In these past few months I’ve been getting myself more and more into the rabbit hole of optimization. I’m discovering that the act of writing small programs that automate processes which are repetitive and boring is a very fun thing to do. I guess it’s good that I enjoy doing such things, since when it comes down to it, the main purpose of all computational technology is automation, and that’s what I will probably be doing at whatever work I’ll choose to do.

Since developing this habit of wanting to automate everything, I started to look more and more for things which could be automated in my life. I was not surprised when I found out that there were so many things that could be improved upon, each of which came with something new to learn. Learning in this way is both fun and rewarding, because your learning has a clear objective: improve this thing; do it better than it is already being done; provide a new service for everyone to use. Even the smallest thing can make you feel like you’ve created something cool, which pushes you to do more and more.
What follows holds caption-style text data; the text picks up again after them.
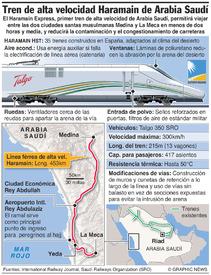 ARABIA SAUDÍ: Tren de alta velocidad Haramain infographic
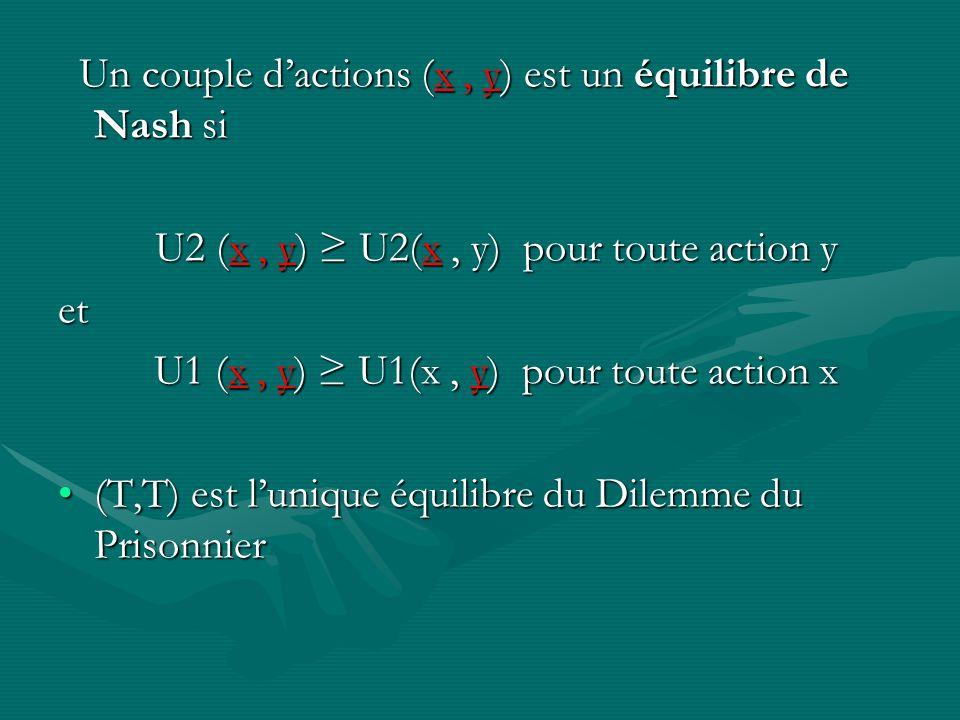 Un couple d'actions (x , y) est un équilibre de Nash si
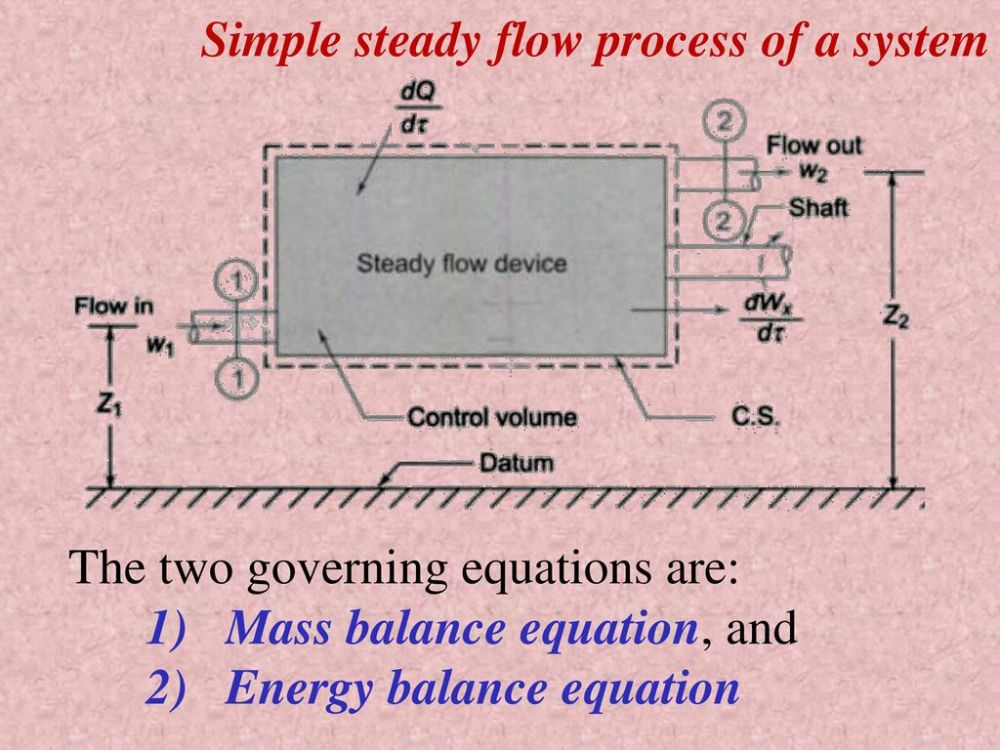 medium resolution of simple steady flow process of a system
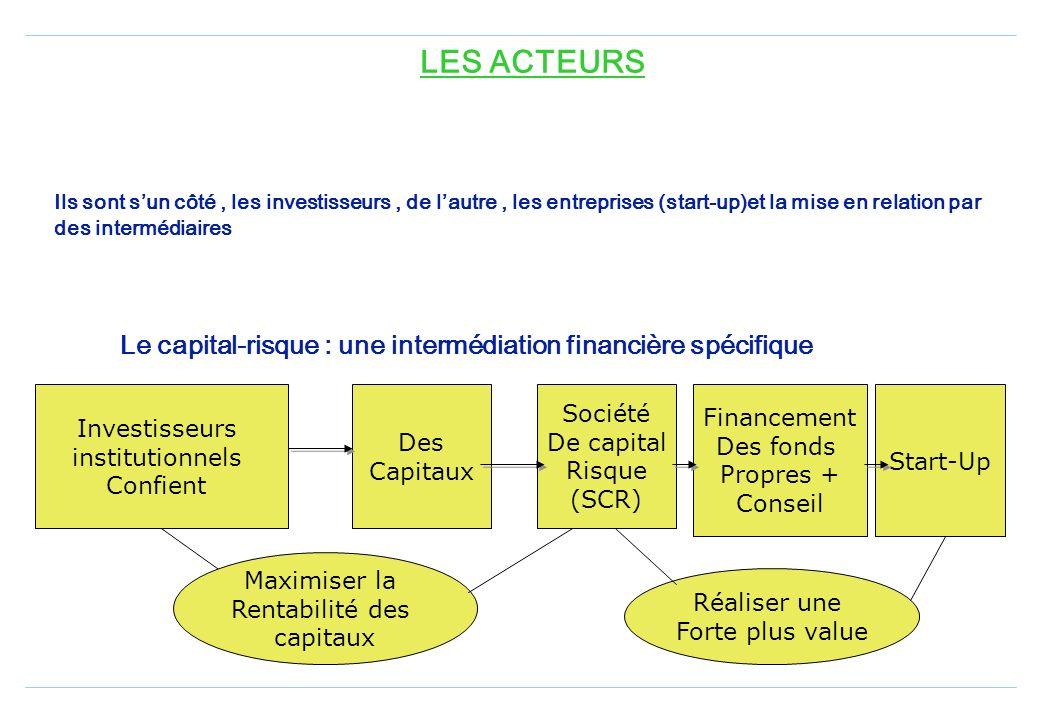 Extension : Possibilité pour un capital investisseur daccorder en plus du capital des prêts à une entreprise quil finance Possibilité de transformer l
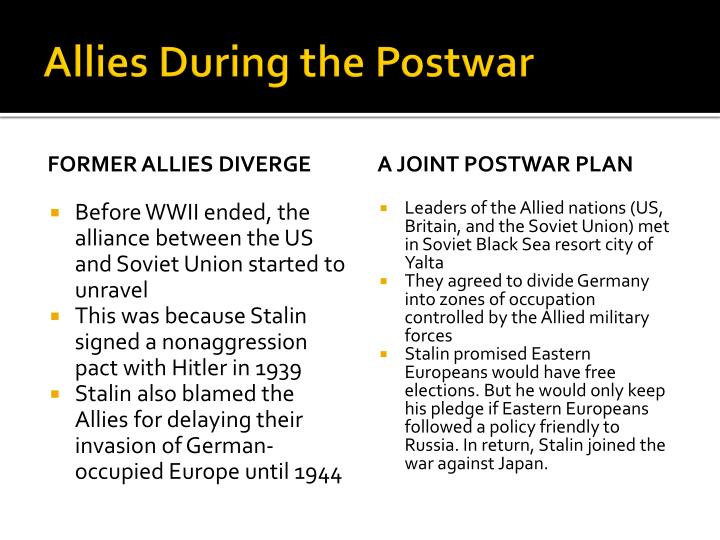 Allies During the Postwar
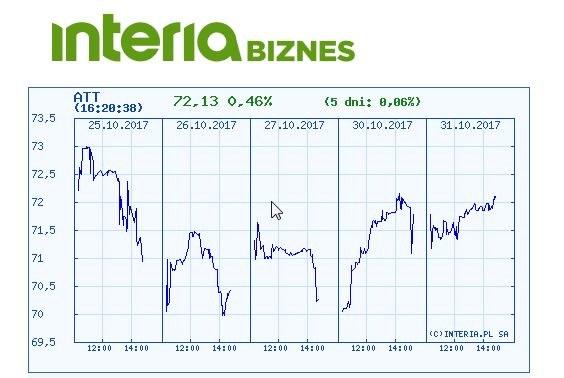 Wykres kursu Grupy Azoty w ostatnich pięciu dniach /INTERIA.PL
This blog post is about one such challenge I proposed to myself. The problem? Well, it is about the news-board of the official site of my university course.

I’m currently enrolled in a Computer Science program (master’s degree) at Tor Vergata, a university of Rome, and the official site for my degree can be found at http://www.informatica.uniroma2.it/. I have various issues with how the site is setup and managed (why no SSL/TLS?), too many for a single blog post. Without ranting too much I’ll get straight to the point: the way news and announcements are managed, in my opinion, is just plain horrible. Having said that, I don’t like to express my disappointment about something only to do nothing about it, and so I’ll now try to argue where are the flaws, and then I’ll offer a solution which, in my opinion, works better and, actually, should’ve been already implemented. We’ll see how the solution makes use of RSS, an amazingly simple but powerful technology which everyone should at least know about. So, let’s get started.

Table of Contents

The Problem

When you go to the official site of my course you are presented with this view

Starting page of www.informatica.uniroma2.it

What interests us is not Van Gogh’s painting, The Pink Beach Tree, a nice reference to the fact that Computer Science heavily uses tree-like data structures (although the trees that we use are rotated such that the root of the tree is at the top and the leaves are at the bottom), but rather the news section, the part that stands below the text “Primo piano”.

News section in detail

There are mainly two issues with the way these news are managed, and these are:

  1. Only the most “recent” news are shown, the one posted within a certain timeframe. As more and more news get added, the old ones are not shown anymore.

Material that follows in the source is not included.